Hindustan Times (2 May) said “Many are not willing to accept that the Congress leader Sajjan Kumar who has been acquitted by a special CBI court… is really innocent.” Also, it said “Studies have shown that many of the children who witnessed the unspeakable brutalities have grown up to become… psychologically marred”. No one seems to care. Not the Congress, anyway. DNA (May 2) said “Congress leaders never really did a serious self-introspection after the Sikh tragedy”, that “successive governments have prevailed upon investigating agencies either to defer pursuing the cases in a thorough manner or to trivialize the massacre”. Kumar’s acquittal, said the paper “has every reason to be interpreted as a politically engineered investigation which was never meant to deliver justice.”
The Times of India (3 May) said the “wave of protests that has followed the acquittal of Congress leader Sajjan Kumar must be seen for what it is: A genuine reaction against both the verdict itself and against the inordinate judicial delay…” What seems true is that the CBI can be manipulated by the government. Consider this in the context of the Gujarat riots following the beastly killing of over 55 innocent women and children in a railway coach. Narendra Modi got into action on the very day of the Godhra massacre when 217 preventive arrests were made out of which 137 were Hindus and 80 were Muslims. The Chief Secretary issued orders to use force, including shoot-at-sight. Several Hindus were killed. Now think of what the media has to say about the CBI operations in the Coalgate Scandal. The CBI should not have shared its status report with the government but that is exactly what it did.
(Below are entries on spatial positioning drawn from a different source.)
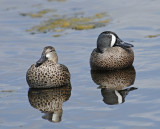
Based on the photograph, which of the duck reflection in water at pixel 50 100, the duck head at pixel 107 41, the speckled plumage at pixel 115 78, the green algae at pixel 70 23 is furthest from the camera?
the green algae at pixel 70 23

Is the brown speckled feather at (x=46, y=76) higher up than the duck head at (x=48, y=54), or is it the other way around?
the duck head at (x=48, y=54)

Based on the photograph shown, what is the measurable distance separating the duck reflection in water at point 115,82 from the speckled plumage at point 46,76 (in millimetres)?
785

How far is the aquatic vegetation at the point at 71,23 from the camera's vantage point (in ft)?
49.6

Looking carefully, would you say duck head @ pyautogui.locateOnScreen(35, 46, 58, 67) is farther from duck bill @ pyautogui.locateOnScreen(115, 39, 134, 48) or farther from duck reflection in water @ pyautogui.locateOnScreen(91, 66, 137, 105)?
duck bill @ pyautogui.locateOnScreen(115, 39, 134, 48)

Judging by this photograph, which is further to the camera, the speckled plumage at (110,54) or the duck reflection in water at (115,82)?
the speckled plumage at (110,54)

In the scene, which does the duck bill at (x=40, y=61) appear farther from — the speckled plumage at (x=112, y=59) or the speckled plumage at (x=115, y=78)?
the speckled plumage at (x=112, y=59)

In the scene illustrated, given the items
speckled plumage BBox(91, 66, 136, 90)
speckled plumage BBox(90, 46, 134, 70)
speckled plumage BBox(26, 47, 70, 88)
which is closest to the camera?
speckled plumage BBox(26, 47, 70, 88)

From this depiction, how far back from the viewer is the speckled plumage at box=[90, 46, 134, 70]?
11.2 meters

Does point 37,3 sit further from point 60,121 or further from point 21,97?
point 60,121

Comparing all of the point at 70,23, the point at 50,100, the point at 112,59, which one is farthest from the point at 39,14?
the point at 50,100

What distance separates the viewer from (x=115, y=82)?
10.2m

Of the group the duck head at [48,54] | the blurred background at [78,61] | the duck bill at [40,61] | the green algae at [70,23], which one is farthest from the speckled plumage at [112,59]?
the green algae at [70,23]

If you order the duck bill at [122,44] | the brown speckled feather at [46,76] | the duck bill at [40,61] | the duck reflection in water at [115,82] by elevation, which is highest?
the duck bill at [122,44]

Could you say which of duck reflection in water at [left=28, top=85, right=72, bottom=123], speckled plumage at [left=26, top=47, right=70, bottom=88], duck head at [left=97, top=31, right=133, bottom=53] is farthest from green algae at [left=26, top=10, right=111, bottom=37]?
duck reflection in water at [left=28, top=85, right=72, bottom=123]
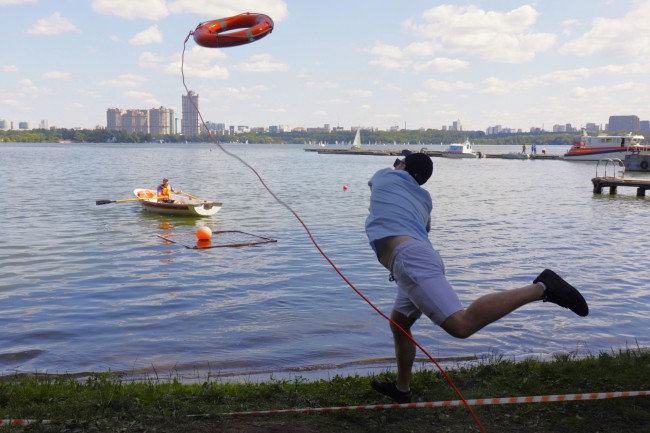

The Times of India noted (2 May) that “on finding that not only did CBI get its investigation report looked over by the very offices whose decisions were being probed but that the government’s most senior law officers then misled the Supreme Court about the same in ‘a vital erosion of trust’ shaking the very foundations of independent investigation.” Among other things the paper said: “What the police and CBI really need is to be freed from a political class that is clinging on illegitimate privileges, whether at the Centre or at the level of the states, in the hands of long-ruling Congress…”
Shocked at the manner in which the UPA government allegedly tried to manipulate a CBI report, The Free Press Journal (April 27) said that “whatever the gloss apologists of the UPA government might seek to put on it, the truth is that the continuation of Law Minister Ashwani Kumar has become untenable” and “he must go”.